── Extrait à lire
L’envoi d’une lettre de menace de mort au préfet de Corse lui enjoignant de ne pas faire démolir des établissements de plage construits illégalement sur le domaine public maritime (DPM), ravive la « guerre des paillotes » entre l’Etat et les propriétaires et gérants de ces installations.
Menace anonyme
La missive anonyme menaçant le préfet Patrick Strzoda de lui « régler (son) compte » est arrivée le 17 janvier au palais Lantivy à Ajaccio, siège des préfectures de Corse et de Corse-du-Sud. Le corbeau, qui dénonce notamment « la corruption et la prévarication » en Corse, enjoint le plus haut représentant de l’Etat dans l’île de surseoir à faire appliquer des décisions de la justice administrative envers cinq établissements de plage illégalement édifiés sur le Domaine Public Maritime au sud d’Ajaccio.
Protection renforcée
Toutes les pistes, y compris celle d’un déséquilibré, sont envisagées sur l’origine de la lettre, mais la menace, révélée par la journal Corse-Matin, est tout de même prise au sérieux à la préfecture. Le dispositif de protection du préfet assuré notamment pour sa sécurité rapprochée par des policiers du Service de protection des hautes personnalités (SPHP) du ministère de l’Intérieur, a ainsi été renforcé.
────
── Entrées fournies
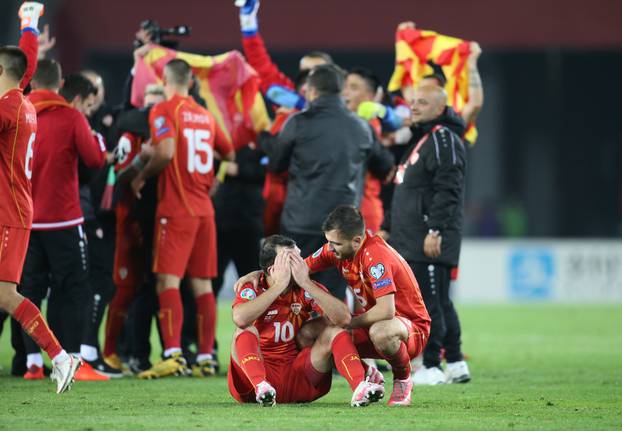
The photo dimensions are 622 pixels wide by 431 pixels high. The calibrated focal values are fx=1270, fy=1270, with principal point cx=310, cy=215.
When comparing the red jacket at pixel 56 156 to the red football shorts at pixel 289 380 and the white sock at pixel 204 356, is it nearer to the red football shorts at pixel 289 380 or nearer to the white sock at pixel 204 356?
the white sock at pixel 204 356

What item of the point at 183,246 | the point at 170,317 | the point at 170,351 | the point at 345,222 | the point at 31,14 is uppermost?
the point at 31,14

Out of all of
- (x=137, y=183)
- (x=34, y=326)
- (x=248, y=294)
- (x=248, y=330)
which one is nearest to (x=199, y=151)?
(x=137, y=183)

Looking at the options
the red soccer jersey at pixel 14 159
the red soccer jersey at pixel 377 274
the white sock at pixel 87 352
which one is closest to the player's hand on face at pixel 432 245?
the red soccer jersey at pixel 377 274

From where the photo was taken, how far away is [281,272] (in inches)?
258

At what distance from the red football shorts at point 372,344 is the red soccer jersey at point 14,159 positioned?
199 cm

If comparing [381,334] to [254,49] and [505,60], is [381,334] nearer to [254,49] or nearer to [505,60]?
[254,49]

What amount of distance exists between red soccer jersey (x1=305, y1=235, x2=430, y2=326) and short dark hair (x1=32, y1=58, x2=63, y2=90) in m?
2.46

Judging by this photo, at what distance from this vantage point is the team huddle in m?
6.77

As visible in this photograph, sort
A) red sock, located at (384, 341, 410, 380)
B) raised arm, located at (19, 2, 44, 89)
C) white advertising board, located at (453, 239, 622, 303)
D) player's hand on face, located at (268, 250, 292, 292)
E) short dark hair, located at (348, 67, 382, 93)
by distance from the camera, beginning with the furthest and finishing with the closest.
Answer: white advertising board, located at (453, 239, 622, 303) < short dark hair, located at (348, 67, 382, 93) < raised arm, located at (19, 2, 44, 89) < red sock, located at (384, 341, 410, 380) < player's hand on face, located at (268, 250, 292, 292)

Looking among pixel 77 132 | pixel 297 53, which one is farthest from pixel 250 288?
pixel 297 53

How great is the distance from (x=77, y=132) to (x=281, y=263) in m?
2.20

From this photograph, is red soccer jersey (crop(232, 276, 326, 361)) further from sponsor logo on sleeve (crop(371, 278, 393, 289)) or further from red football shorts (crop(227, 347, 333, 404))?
sponsor logo on sleeve (crop(371, 278, 393, 289))

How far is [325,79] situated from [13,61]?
2.44 m

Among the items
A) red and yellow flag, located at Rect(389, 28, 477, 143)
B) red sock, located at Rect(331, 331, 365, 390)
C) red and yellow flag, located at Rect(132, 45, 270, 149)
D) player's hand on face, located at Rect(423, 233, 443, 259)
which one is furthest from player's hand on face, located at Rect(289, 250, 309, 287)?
red and yellow flag, located at Rect(389, 28, 477, 143)
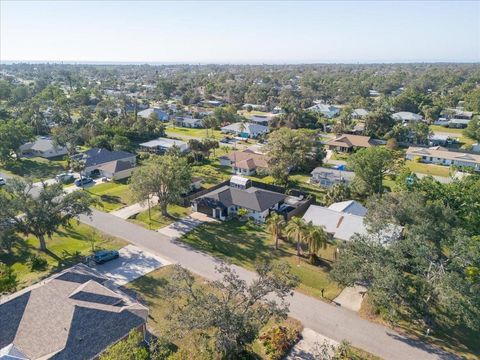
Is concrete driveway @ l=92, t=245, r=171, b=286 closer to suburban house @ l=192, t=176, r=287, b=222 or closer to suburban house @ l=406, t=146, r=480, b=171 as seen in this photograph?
suburban house @ l=192, t=176, r=287, b=222

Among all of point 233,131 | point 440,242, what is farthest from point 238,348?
point 233,131

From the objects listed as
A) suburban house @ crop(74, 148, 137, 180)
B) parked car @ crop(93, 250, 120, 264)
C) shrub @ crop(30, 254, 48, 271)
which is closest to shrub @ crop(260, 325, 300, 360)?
parked car @ crop(93, 250, 120, 264)

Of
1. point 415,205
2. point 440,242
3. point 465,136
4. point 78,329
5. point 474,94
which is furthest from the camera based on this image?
point 474,94

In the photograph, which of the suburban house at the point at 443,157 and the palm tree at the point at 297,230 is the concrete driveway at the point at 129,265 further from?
the suburban house at the point at 443,157

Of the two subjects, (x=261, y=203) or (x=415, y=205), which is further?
(x=261, y=203)

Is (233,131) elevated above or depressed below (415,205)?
below

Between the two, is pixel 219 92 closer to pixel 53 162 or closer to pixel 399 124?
pixel 399 124
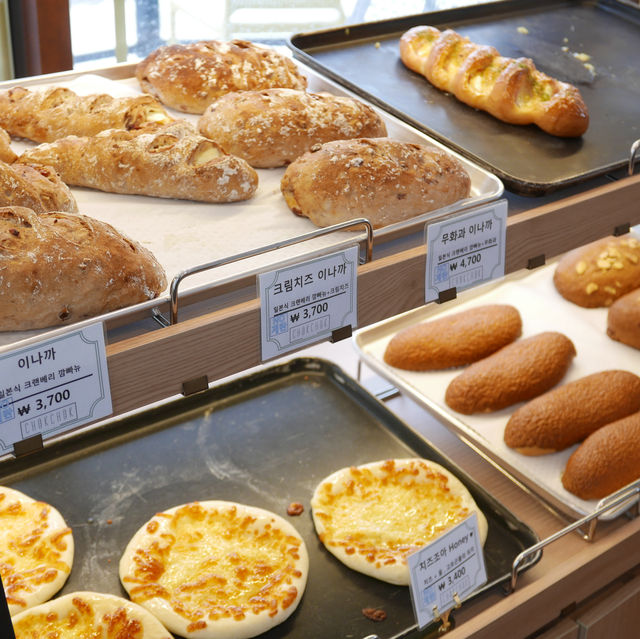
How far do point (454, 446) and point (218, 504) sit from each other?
19.9 inches

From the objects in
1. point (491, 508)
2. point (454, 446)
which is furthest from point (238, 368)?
point (454, 446)

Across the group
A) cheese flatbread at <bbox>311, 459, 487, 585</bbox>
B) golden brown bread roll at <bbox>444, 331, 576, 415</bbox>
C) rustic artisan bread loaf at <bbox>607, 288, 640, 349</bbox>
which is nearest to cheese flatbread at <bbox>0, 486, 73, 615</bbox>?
cheese flatbread at <bbox>311, 459, 487, 585</bbox>

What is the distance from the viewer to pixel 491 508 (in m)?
1.46

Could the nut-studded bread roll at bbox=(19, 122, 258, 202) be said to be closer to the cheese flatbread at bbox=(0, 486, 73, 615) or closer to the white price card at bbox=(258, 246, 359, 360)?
the white price card at bbox=(258, 246, 359, 360)

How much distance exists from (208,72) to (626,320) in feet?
3.40

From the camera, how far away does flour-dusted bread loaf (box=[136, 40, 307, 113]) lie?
3.92ft

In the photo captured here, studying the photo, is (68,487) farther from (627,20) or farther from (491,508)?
(627,20)

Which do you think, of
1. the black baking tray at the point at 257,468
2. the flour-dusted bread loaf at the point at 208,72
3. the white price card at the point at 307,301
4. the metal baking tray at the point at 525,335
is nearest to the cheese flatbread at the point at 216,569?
the black baking tray at the point at 257,468

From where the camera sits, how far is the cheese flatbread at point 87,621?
119 cm

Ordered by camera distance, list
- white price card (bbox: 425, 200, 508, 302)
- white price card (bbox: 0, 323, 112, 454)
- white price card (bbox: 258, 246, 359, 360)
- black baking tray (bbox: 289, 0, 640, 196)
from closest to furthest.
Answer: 1. white price card (bbox: 0, 323, 112, 454)
2. white price card (bbox: 258, 246, 359, 360)
3. white price card (bbox: 425, 200, 508, 302)
4. black baking tray (bbox: 289, 0, 640, 196)

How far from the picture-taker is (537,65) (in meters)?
1.52

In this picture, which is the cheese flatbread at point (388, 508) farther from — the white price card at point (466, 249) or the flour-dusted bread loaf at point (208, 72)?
the flour-dusted bread loaf at point (208, 72)

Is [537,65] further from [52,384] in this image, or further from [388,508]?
[52,384]

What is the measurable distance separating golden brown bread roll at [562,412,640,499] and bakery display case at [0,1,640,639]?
0.04 meters
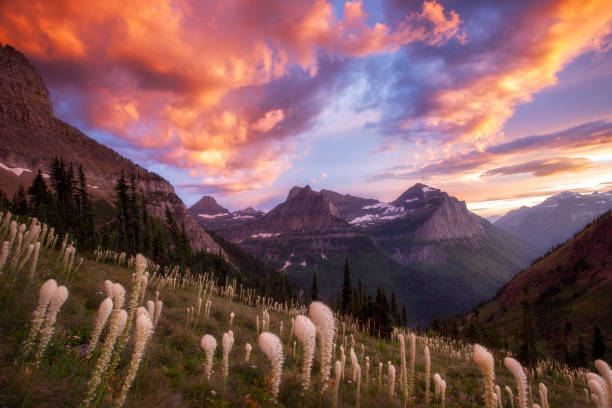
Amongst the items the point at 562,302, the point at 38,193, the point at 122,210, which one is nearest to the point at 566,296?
the point at 562,302

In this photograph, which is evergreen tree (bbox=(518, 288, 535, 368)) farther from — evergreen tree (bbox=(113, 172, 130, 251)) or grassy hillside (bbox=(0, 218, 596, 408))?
evergreen tree (bbox=(113, 172, 130, 251))

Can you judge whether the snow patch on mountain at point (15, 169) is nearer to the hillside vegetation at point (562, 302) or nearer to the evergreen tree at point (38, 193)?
the evergreen tree at point (38, 193)

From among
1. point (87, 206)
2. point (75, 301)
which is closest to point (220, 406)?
point (75, 301)

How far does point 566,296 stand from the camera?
422 ft

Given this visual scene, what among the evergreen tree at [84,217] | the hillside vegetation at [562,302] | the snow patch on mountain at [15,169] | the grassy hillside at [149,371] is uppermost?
the snow patch on mountain at [15,169]

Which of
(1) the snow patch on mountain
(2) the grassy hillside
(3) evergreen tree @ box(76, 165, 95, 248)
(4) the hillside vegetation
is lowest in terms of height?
(4) the hillside vegetation

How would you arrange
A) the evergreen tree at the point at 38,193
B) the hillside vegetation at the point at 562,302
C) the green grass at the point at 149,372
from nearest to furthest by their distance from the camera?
────
§ **Consigne détaillée**
Recopiez sans rien changer le passage du texte sur la menace visant le préfet de Corse, en commençant à « Protection renforcée » et en terminant à « ainsi été renforcé. ».

§ **Zone de réponse**
Protection renforcée
Toutes les pistes, y compris celle d’un déséquilibré, sont envisagées sur l’origine de la lettre, mais la menace, révélée par la journal Corse-Matin, est tout de même prise au sérieux à la préfecture. Le dispositif de protection du préfet assuré notamment pour sa sécurité rapprochée par des policiers du Service de protection des hautes personnalités (SPHP) du ministère de l’Intérieur, a ainsi été renforcé.